+++ Records for this task +++
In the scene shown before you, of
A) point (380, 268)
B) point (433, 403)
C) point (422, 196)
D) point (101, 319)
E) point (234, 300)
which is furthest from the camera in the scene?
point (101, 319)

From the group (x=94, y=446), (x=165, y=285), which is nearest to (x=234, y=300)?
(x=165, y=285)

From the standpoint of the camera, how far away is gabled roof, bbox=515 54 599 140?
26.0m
+++
+++ Records for this task +++
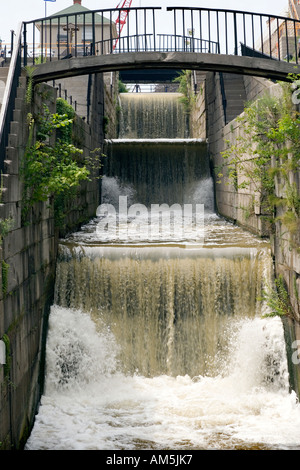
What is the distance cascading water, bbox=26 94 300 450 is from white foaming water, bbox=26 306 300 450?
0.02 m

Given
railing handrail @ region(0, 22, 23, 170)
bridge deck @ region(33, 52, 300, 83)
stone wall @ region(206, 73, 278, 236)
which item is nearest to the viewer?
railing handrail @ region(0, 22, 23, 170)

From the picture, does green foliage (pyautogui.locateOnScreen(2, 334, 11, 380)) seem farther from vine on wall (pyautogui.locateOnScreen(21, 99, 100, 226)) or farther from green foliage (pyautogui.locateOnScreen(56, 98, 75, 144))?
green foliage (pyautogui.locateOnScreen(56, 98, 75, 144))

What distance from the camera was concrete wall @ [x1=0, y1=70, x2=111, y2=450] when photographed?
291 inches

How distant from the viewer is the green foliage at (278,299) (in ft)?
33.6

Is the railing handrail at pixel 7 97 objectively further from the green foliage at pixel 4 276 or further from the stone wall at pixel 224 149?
+++
+++ Records for this task +++
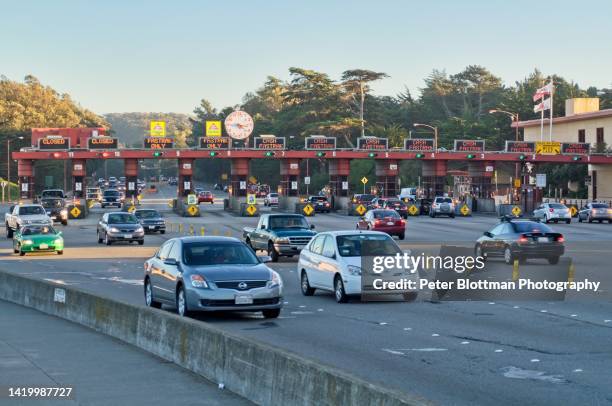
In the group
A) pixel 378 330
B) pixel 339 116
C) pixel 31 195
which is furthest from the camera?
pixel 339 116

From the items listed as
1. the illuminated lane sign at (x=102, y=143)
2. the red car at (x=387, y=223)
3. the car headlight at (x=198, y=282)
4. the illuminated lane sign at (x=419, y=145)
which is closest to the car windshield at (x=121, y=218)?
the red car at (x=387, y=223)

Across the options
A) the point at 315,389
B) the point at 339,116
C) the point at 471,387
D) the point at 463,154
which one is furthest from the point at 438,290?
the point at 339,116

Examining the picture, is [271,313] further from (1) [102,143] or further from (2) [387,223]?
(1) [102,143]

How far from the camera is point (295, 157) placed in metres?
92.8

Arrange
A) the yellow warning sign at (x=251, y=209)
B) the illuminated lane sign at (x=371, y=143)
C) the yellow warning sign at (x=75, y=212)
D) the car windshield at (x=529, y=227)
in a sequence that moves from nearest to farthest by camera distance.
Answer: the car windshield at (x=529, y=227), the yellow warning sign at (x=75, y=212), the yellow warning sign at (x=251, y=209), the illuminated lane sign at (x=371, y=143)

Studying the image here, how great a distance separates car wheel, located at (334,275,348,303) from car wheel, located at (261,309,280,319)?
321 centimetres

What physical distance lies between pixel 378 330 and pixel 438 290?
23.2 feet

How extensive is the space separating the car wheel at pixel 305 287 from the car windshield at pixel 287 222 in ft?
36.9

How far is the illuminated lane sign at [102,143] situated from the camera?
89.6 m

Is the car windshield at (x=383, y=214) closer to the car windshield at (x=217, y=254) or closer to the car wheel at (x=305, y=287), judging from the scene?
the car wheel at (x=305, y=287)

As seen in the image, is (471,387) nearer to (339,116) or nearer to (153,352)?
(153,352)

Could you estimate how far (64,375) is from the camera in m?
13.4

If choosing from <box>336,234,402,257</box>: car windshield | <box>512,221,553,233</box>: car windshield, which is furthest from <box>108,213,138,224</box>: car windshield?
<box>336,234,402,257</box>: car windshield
+++
Which lines of the data above contain the word "further"? Extract each of them in full.

| Completed task |
Is the railing handrail at pixel 7 97 objectively further from the green foliage at pixel 4 276 or further from the stone wall at pixel 224 149?
Examining the picture, is [271,313] further from (1) [102,143] or further from (2) [387,223]?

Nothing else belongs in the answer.